The award-winning US-based author’s collection of poems, published by the feminist publishing house Spinifex Press, is an indictment of cultural traditions rooted in patriarchy while also evocatively expressing the power of the feminine.
“My book is trying to convey the message that women are united in their struggles irrespective of caste, community, class, race and nation. In drawing out issues from various cultures, I’ve tried to highlight the universality of patriarchy. The issue is the same – the devaluing of the female sex, status and dignity,” says Usha, who is the founder of Matwaala, the first South Asian Diaspora Poets Festival in the US. She has authored six books of poetry, and scripted and produced two musical dramas. She also hosts POV, an interview and conversations website.
Her new poems aim to strike at the root of ancient patriarchal systems that see the girl child as a burden on families. The title poem, which runs into many pages (excerpted above), describes a typical family scene in India where the daughter-in-law is constantly under pressure to bear sons, until her rage erupts. The sex ratio in India fell from 940 females for 1000 males in 2011 to 900 females to 1000 males in 2015, mostly due to illegal sex-selective abortions.

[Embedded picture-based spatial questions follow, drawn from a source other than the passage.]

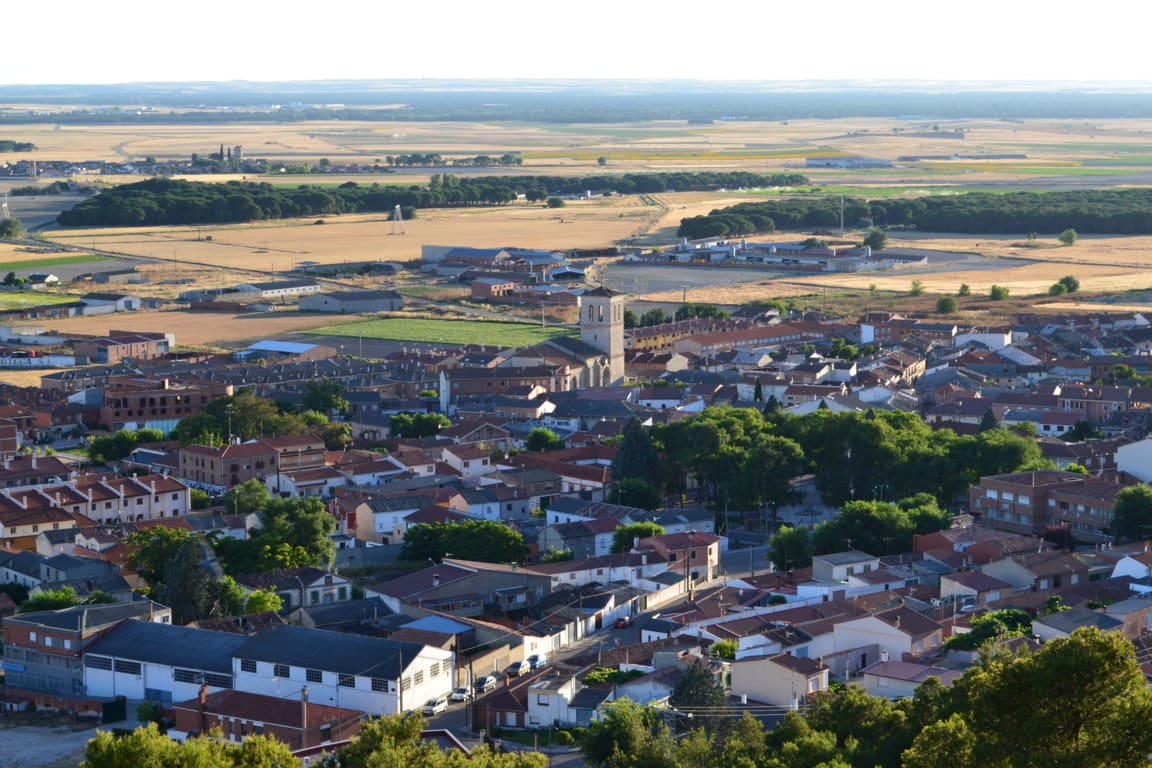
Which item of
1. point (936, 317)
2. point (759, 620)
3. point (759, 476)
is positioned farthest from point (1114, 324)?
point (759, 620)

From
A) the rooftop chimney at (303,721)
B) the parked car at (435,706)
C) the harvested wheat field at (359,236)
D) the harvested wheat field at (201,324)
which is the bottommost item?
the harvested wheat field at (359,236)

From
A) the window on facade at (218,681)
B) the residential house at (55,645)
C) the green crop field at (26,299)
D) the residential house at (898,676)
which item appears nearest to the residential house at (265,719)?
the window on facade at (218,681)

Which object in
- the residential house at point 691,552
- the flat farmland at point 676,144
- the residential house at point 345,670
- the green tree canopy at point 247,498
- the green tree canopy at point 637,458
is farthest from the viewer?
the flat farmland at point 676,144

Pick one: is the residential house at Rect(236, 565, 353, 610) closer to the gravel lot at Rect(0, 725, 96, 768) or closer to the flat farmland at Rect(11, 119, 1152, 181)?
the gravel lot at Rect(0, 725, 96, 768)

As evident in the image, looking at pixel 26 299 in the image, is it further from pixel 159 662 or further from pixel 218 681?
pixel 218 681

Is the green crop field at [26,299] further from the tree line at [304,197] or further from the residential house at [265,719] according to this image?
the residential house at [265,719]

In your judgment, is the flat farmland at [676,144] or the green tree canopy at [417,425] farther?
the flat farmland at [676,144]

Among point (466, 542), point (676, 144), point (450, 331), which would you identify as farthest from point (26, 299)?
point (676, 144)

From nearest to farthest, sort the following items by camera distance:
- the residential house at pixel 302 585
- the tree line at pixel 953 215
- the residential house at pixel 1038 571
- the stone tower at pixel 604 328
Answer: the residential house at pixel 1038 571, the residential house at pixel 302 585, the stone tower at pixel 604 328, the tree line at pixel 953 215
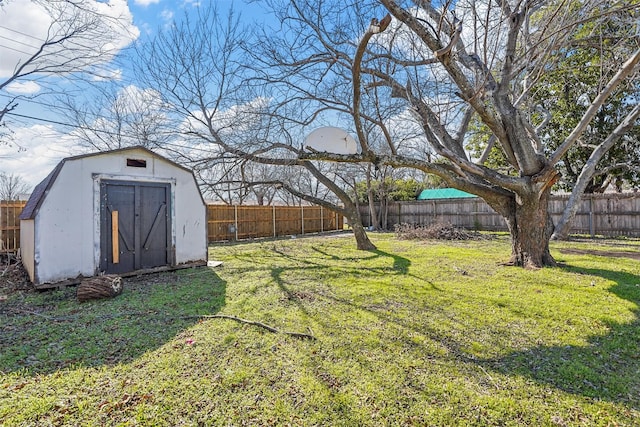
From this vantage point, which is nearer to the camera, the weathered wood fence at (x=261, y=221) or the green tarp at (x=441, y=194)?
the weathered wood fence at (x=261, y=221)

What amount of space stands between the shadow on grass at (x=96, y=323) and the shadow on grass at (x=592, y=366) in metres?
2.92

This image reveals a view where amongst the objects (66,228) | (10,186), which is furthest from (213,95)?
(10,186)

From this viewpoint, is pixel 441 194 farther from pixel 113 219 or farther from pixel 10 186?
pixel 10 186

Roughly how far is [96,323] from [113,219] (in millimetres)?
2606

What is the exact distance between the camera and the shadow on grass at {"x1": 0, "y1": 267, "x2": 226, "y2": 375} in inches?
101

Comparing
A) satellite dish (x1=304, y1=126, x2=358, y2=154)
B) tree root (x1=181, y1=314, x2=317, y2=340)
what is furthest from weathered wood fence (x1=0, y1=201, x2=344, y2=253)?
tree root (x1=181, y1=314, x2=317, y2=340)

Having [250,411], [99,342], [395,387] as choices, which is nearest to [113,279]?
[99,342]

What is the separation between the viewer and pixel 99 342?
9.38 ft

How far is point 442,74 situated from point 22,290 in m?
7.97

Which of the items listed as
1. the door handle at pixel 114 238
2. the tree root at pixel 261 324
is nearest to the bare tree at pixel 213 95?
the door handle at pixel 114 238

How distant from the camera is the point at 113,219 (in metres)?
5.41

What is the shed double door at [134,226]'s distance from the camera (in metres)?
5.36

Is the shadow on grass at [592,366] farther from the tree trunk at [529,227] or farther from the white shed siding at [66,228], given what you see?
the white shed siding at [66,228]

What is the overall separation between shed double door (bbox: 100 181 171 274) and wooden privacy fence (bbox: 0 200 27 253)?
3.82 metres
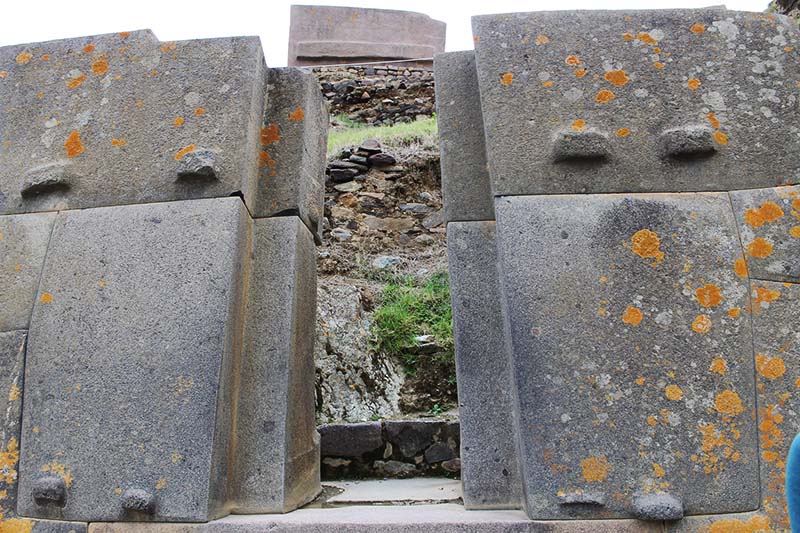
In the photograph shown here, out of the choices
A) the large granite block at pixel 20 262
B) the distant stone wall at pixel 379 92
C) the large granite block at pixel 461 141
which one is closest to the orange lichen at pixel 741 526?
the large granite block at pixel 461 141

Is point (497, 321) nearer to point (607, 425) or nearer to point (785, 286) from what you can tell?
point (607, 425)

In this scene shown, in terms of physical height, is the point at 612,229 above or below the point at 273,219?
below

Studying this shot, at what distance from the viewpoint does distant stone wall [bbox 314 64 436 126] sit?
9938mm

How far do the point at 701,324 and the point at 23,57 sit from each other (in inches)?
116

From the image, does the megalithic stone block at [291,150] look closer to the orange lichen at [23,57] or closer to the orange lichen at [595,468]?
the orange lichen at [23,57]

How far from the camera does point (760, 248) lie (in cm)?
196

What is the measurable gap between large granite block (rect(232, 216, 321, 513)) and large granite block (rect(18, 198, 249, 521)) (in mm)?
74

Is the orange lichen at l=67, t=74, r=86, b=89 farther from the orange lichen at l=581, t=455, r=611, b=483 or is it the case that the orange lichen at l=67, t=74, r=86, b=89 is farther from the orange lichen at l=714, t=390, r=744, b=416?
the orange lichen at l=714, t=390, r=744, b=416

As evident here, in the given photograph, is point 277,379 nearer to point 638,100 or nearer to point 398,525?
point 398,525

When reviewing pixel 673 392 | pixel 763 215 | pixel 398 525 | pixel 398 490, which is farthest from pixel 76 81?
pixel 763 215

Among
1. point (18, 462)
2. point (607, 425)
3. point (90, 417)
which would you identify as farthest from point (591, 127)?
point (18, 462)

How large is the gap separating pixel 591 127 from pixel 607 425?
3.48 feet

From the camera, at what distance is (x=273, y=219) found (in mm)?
2305

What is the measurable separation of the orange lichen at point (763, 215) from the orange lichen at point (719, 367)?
0.51 metres
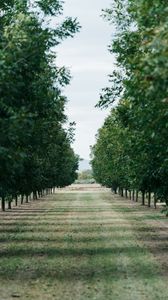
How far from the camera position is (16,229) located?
1443 inches

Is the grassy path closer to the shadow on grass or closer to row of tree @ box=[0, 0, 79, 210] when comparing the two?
the shadow on grass

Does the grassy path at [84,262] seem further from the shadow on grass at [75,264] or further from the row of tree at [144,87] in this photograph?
the row of tree at [144,87]

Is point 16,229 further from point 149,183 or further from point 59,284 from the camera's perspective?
point 59,284

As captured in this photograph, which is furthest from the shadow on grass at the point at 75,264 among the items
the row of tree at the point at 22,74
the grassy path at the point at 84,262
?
the row of tree at the point at 22,74

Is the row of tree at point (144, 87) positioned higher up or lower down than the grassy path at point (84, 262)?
higher up

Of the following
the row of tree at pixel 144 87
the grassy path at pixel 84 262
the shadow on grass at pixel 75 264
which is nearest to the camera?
Answer: the row of tree at pixel 144 87

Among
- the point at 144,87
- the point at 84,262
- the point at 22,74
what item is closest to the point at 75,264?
the point at 84,262

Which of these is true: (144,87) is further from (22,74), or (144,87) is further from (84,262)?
(84,262)

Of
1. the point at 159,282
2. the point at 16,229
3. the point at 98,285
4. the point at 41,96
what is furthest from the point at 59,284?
the point at 16,229

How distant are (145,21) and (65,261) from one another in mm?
9737

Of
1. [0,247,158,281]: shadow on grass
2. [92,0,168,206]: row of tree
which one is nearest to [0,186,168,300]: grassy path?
[0,247,158,281]: shadow on grass

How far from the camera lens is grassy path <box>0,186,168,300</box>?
16.0m

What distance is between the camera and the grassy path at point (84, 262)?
15961 mm

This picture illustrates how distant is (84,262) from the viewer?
2159 centimetres
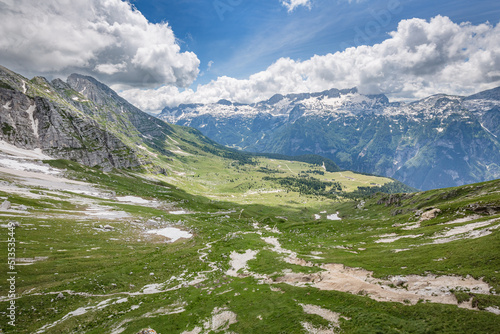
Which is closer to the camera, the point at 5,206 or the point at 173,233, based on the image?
the point at 5,206

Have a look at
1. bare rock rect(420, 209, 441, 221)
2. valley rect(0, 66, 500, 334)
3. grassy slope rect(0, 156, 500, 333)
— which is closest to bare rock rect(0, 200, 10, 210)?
valley rect(0, 66, 500, 334)

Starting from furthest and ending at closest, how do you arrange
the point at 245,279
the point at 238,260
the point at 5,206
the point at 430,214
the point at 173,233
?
the point at 173,233, the point at 5,206, the point at 430,214, the point at 238,260, the point at 245,279

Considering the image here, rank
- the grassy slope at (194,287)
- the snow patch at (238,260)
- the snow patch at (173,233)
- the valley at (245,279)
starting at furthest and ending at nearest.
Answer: the snow patch at (173,233) < the snow patch at (238,260) < the valley at (245,279) < the grassy slope at (194,287)

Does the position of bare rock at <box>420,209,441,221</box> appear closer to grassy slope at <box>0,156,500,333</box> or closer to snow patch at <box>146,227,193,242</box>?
grassy slope at <box>0,156,500,333</box>

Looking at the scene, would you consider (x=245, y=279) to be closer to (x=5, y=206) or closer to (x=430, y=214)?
(x=430, y=214)

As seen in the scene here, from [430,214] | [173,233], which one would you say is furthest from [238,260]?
[430,214]

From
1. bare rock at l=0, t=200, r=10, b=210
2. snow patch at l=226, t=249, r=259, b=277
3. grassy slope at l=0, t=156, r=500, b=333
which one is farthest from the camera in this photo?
bare rock at l=0, t=200, r=10, b=210

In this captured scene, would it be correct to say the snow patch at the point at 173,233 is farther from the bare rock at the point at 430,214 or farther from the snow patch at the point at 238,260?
A: the bare rock at the point at 430,214

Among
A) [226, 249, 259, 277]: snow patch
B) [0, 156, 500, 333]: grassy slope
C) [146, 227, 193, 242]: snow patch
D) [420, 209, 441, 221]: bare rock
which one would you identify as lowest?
[146, 227, 193, 242]: snow patch

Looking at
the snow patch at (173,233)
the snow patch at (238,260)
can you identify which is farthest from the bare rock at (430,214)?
the snow patch at (173,233)

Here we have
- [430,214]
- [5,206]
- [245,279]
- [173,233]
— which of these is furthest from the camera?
[173,233]

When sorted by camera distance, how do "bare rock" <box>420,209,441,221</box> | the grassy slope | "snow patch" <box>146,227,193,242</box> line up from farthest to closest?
1. "snow patch" <box>146,227,193,242</box>
2. "bare rock" <box>420,209,441,221</box>
3. the grassy slope

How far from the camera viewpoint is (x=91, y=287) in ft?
137

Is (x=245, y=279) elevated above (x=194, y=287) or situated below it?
above
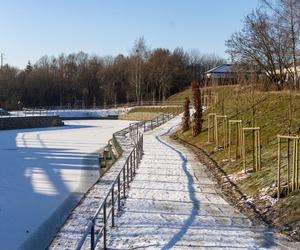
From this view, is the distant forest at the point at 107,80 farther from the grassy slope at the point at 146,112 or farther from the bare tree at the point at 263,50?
the bare tree at the point at 263,50

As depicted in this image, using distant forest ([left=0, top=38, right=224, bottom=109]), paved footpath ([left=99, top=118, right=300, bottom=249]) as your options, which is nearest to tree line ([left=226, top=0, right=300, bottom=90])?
paved footpath ([left=99, top=118, right=300, bottom=249])

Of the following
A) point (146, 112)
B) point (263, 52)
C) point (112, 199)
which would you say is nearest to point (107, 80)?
point (146, 112)

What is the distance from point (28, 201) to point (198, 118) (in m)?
17.1

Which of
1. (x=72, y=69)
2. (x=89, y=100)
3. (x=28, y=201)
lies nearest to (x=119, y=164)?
(x=28, y=201)

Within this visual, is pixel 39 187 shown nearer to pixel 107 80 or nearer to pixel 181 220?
pixel 181 220

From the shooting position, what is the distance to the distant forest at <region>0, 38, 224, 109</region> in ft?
281

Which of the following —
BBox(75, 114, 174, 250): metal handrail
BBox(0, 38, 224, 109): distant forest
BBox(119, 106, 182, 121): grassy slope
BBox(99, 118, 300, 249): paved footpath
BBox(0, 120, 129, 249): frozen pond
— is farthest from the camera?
BBox(0, 38, 224, 109): distant forest

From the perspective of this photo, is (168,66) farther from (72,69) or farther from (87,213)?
(87,213)

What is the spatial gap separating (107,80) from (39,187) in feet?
249

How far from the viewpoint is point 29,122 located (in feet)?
191

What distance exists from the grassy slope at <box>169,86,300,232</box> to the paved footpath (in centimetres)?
80

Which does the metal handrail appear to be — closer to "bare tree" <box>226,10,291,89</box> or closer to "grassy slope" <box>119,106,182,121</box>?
"bare tree" <box>226,10,291,89</box>

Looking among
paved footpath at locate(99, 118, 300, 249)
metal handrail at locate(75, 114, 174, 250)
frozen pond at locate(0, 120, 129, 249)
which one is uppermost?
metal handrail at locate(75, 114, 174, 250)

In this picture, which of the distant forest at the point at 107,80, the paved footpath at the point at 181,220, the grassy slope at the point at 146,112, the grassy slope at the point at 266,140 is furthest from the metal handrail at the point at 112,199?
the distant forest at the point at 107,80
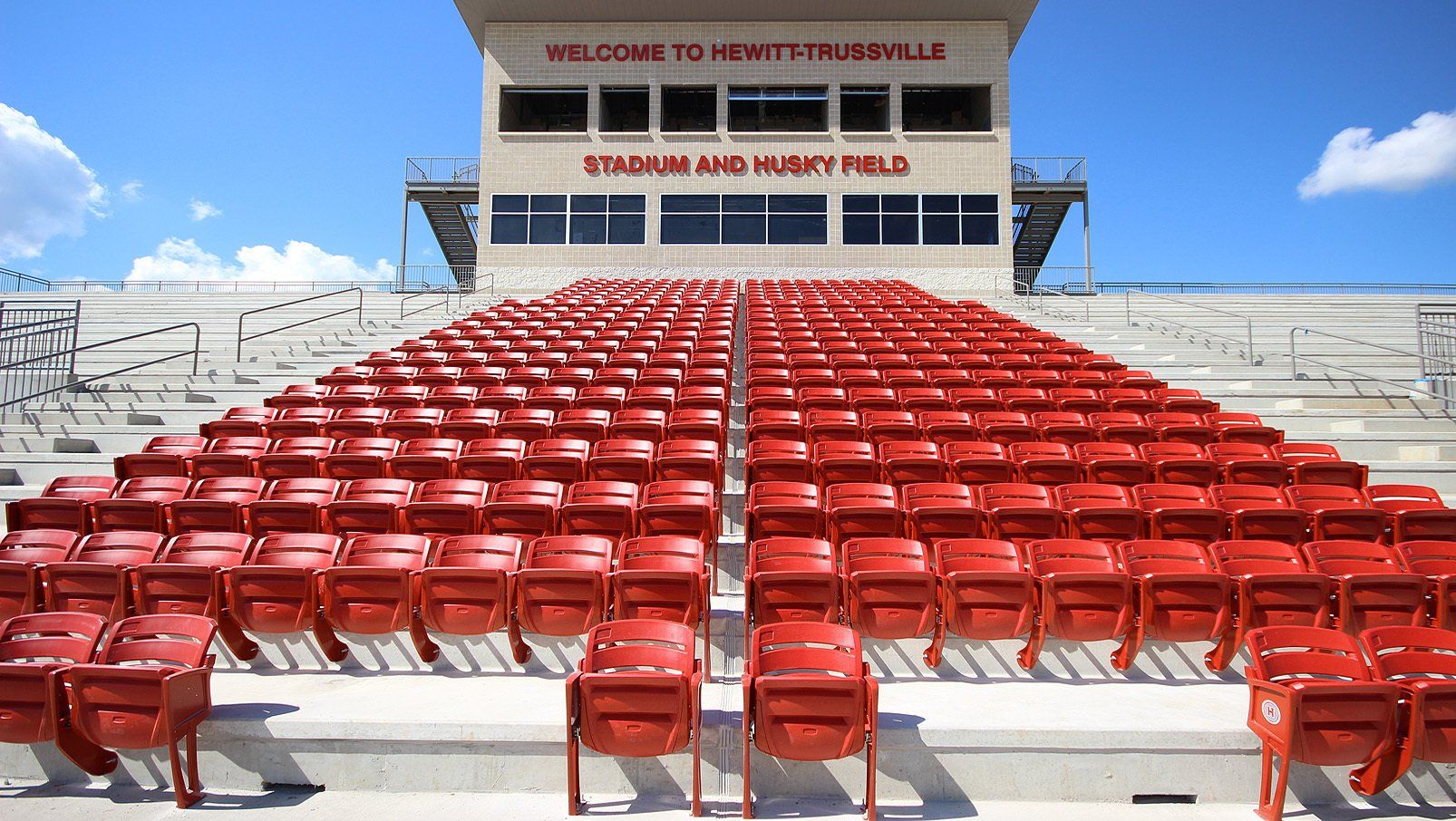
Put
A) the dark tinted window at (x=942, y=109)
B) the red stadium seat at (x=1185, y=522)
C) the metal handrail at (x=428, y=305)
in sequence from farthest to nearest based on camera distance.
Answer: the dark tinted window at (x=942, y=109) < the metal handrail at (x=428, y=305) < the red stadium seat at (x=1185, y=522)

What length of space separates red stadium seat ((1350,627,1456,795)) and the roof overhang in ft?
72.0

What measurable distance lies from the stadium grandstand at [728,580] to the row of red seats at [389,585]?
0.02 metres

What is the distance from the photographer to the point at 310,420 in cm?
831

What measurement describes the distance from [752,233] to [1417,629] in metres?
19.9

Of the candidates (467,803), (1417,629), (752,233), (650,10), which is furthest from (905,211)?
(467,803)

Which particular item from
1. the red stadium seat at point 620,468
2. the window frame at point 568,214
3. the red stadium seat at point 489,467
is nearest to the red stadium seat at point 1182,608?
the red stadium seat at point 620,468

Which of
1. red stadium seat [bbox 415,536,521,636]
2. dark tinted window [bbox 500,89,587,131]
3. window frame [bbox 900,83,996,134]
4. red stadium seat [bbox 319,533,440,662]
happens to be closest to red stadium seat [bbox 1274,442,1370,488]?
red stadium seat [bbox 415,536,521,636]

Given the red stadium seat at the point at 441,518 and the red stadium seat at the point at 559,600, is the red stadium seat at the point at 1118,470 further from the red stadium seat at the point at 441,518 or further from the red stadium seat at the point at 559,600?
the red stadium seat at the point at 441,518

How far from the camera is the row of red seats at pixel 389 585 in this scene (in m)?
5.03

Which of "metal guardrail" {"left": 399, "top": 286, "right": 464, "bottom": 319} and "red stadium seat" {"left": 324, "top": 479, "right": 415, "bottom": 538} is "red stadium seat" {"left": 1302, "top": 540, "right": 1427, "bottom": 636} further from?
"metal guardrail" {"left": 399, "top": 286, "right": 464, "bottom": 319}

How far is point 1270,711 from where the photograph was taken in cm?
398

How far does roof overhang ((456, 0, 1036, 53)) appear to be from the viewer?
22.7m

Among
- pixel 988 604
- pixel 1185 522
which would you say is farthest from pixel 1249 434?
pixel 988 604

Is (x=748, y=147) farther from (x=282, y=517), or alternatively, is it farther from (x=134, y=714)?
(x=134, y=714)
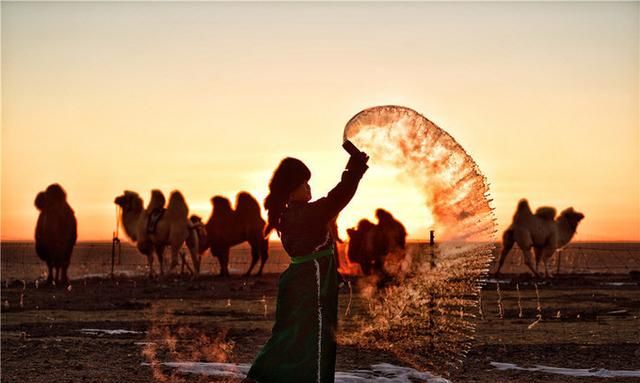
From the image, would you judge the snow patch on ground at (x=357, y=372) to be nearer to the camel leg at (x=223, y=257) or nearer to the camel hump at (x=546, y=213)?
the camel leg at (x=223, y=257)

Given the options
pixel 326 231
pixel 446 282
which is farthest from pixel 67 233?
pixel 326 231

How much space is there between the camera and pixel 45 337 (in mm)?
13359

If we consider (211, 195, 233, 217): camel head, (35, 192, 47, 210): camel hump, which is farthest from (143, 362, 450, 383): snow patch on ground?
(211, 195, 233, 217): camel head

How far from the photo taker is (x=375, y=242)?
21.8 m

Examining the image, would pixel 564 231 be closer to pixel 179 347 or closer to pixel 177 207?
pixel 177 207

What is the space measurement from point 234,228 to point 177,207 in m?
4.70

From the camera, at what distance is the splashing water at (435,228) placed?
8.15m

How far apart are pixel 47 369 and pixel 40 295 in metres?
12.3

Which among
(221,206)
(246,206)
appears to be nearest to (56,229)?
(221,206)

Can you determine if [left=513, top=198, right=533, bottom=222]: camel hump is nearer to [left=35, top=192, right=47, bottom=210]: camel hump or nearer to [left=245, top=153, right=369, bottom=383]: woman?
[left=35, top=192, right=47, bottom=210]: camel hump

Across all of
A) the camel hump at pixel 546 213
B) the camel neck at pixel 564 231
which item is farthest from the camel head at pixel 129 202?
the camel neck at pixel 564 231

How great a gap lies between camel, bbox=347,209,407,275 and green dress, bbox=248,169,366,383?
34.3 feet

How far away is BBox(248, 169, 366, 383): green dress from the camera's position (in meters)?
6.36

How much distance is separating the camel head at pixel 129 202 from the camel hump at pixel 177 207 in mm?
2044
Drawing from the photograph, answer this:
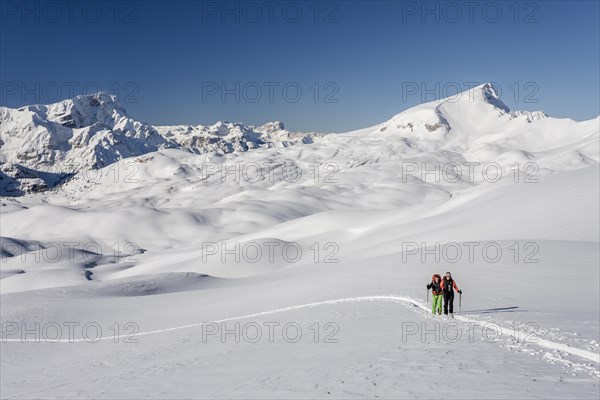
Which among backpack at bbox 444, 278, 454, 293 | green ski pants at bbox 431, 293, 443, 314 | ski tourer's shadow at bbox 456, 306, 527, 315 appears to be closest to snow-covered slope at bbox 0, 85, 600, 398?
ski tourer's shadow at bbox 456, 306, 527, 315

“Female foeticide is undoubtedly, a terrible evil born from a mix of different factors dehumanising the female sex and wrongly assuming that the female sex is non-contributive. Women among the less economic advantaged classes are many times the primary earners. So, the mindset is social,” says Usha, who earned her MSt in creative writing from the University of Cambridge, UK. She is currently based in Austin, Texas, and is the mother of a 19-year-old daughter.
Reading Keats in grade four first sparked off Usha’s love for poetry. “It was that defining moment when I heard language as – magic! I went back home and tried my hand at my first poem. Many years of bad poems followed till I had my first formal guidance with Kendra Kopelke at the University of Baltimore in 1994,” she says of the beginnings of her journey as a poet.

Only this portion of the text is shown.